The biggest hurdle, however, may be people. The report reveals a widening talent gap that threatens to stall progress. In 2025, 77 percent of CDOs report difficulty attracting or retaining top data talent, a sharp increase from 62 percent in 2024.

This scarcity is exacerbated by the fact that the required skills are a moving target. IBM found that 82 percent of CDOs are “hiring for data roles that didn’t exist last year related to generative AI”. This cultural and skills challenge is often the hardest part.

Hiroshi Okuyama, Chief Digital Officer at Yanmar Holdings, explained: “Changing culture is hard, but people are becoming more aware that their decisions must be based on data and facts, and that they need to collect evidence when making decisions.”

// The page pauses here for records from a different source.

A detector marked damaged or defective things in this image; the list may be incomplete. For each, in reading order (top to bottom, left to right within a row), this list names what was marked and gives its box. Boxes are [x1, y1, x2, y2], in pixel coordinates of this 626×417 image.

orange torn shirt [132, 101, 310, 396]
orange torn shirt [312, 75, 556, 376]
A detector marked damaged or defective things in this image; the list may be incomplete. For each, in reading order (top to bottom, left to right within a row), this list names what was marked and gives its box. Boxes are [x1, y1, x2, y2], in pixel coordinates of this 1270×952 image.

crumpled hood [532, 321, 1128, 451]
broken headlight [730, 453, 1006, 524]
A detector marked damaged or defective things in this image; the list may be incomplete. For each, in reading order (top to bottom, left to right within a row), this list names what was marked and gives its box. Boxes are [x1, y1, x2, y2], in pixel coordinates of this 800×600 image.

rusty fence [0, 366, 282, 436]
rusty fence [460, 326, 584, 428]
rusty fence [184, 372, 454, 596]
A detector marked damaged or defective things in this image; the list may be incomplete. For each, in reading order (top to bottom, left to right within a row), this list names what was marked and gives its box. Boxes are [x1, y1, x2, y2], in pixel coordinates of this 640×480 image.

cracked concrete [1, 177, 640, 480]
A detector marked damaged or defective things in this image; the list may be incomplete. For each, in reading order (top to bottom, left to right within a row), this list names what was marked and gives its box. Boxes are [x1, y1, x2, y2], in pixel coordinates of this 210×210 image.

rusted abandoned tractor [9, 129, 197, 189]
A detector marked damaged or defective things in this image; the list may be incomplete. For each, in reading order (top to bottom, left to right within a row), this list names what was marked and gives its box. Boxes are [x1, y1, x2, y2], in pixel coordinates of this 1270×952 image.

Opening the data silos to launch enterprise AI

On the technical front, enterprise leaders must champion the move away from siloed data estates. This means investing in modern, federated data architectures and pushing teams to develop and use “data products” that can be securely shared and reused across the organisation.

Second, on the cultural front, data literacy must become a business-wide priority, not just an IT concern. The 80 percent of CDOs who say data democratisation helps their organisation move faster are correct. This means fostering a data-driven culture and investing in intuitive tools that make it simpler for non-technical employees to interact with data.

The goal is to elevate the organisation from running isolated AI experiments to scaling intelligent automation across core business processes. The companies that succeed will be those that treat their data not as an application byproduct, but as their most valuable asset.

Ed Lovely, VP and Chief Data Officer at IBM, said: “Enterprise AI at scale is within reach, but success depends on organisations powering it with the right data. For CDOs, this means establishing a seamlessly integrated enterprise data architecture that fuels innovation and unlocks business value.

“Organisations that get this right won’t just improve their AI, they’ll transform how they operate, make faster decisions, adapt to change more quickly, and gain a competitive edge.”